Of TVs and Chekhov
My new radio is fine, except for the sound, which is hollow, and not as good as my small transmitter with a separate little round AUVIO speaker attached.
There is one TV in the house, which I watch rarely: weeknights about 20 minutes of the old one-hour Perry Mason shows and on Sunday night the old Bob Newhart show.
However, almost every room has a radio, and where there is none, a small portable can go with me, either the transistor or a wind-up that should never need a new battery.
Some friends and relatives leave their TVs on all day long, some even falling asleep in front of them. Others have no idea what program is on because the purpose is just to keep them company. When I call them on the phone, the TV is turned off right away — unless hubby is watching, in which case it will be turned down to a sound level he can tolerate.
Years back, one friend used to keep his TV on, and I enjoyed watching movies when visiting him. When he visited me, he turned on my TV as soon as he came in, then neither watched nor listened.

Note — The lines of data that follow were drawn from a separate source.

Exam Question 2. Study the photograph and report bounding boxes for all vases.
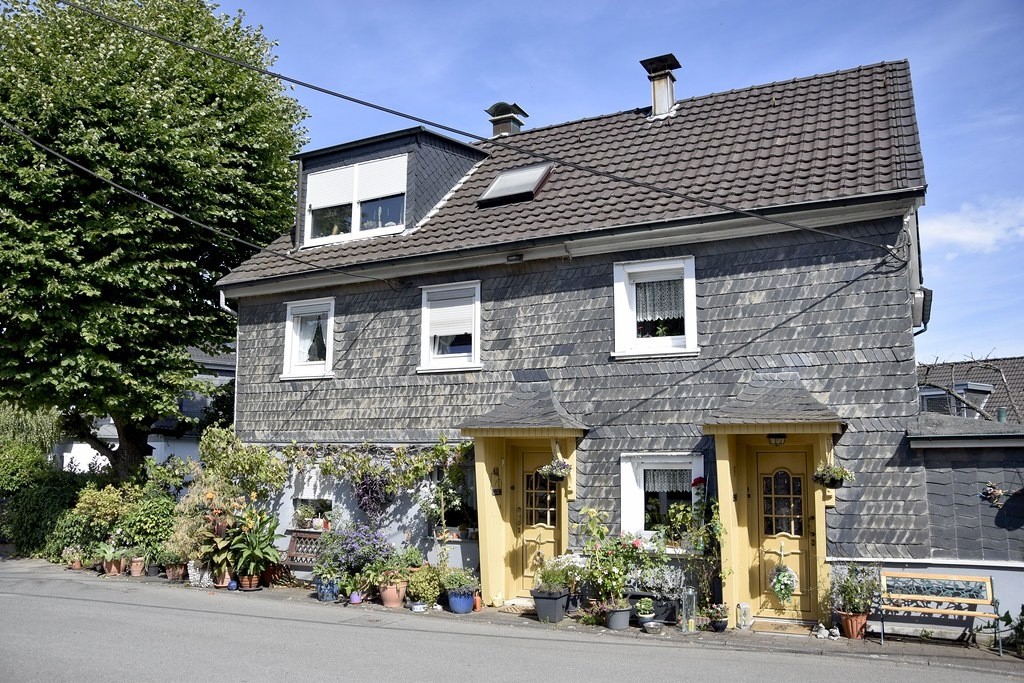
[529,587,569,623]
[606,589,728,635]
[566,596,580,612]
[822,474,843,488]
[71,561,81,570]
[550,474,564,481]
[239,575,263,590]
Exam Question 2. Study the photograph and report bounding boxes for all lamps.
[766,433,787,447]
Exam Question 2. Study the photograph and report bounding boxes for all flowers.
[530,550,572,593]
[574,476,735,633]
[812,459,856,486]
[768,565,799,606]
[60,544,87,566]
[227,491,280,575]
[559,554,588,596]
[536,459,572,477]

Now, the CD player and DVR player, left to me by their owner, are beyond me because I never got directions. He had wires to switch around, plug in and unplug, and sometimes even he briefly forgot how, so it was not as simple as one might think.
My first problem was to remove the subtitles, a distraction. A friend said that his wife figured out everything with their TV, but he would try to help me. He actually did get rid of them — such a relief.
I have always enjoyed, and greatly admired, Anton Chekhov, reading and seeing his plays performed. I have a greeting card on the kitchen wall with one of his quotes: “Any idiot can face a crisis. It’s this day to day living that wears you out.” Before my friend gave me the card, he wrote inside, “Just keep taking one day at a time. You’re doing great.”
That’s pretty good advice. Some might add, “Pray.”
Byrna Porter Weir was born and grew up in Houlton, where her parents, Ina and Porter, were portrait photographers. She now lives in Rochester, N.Y.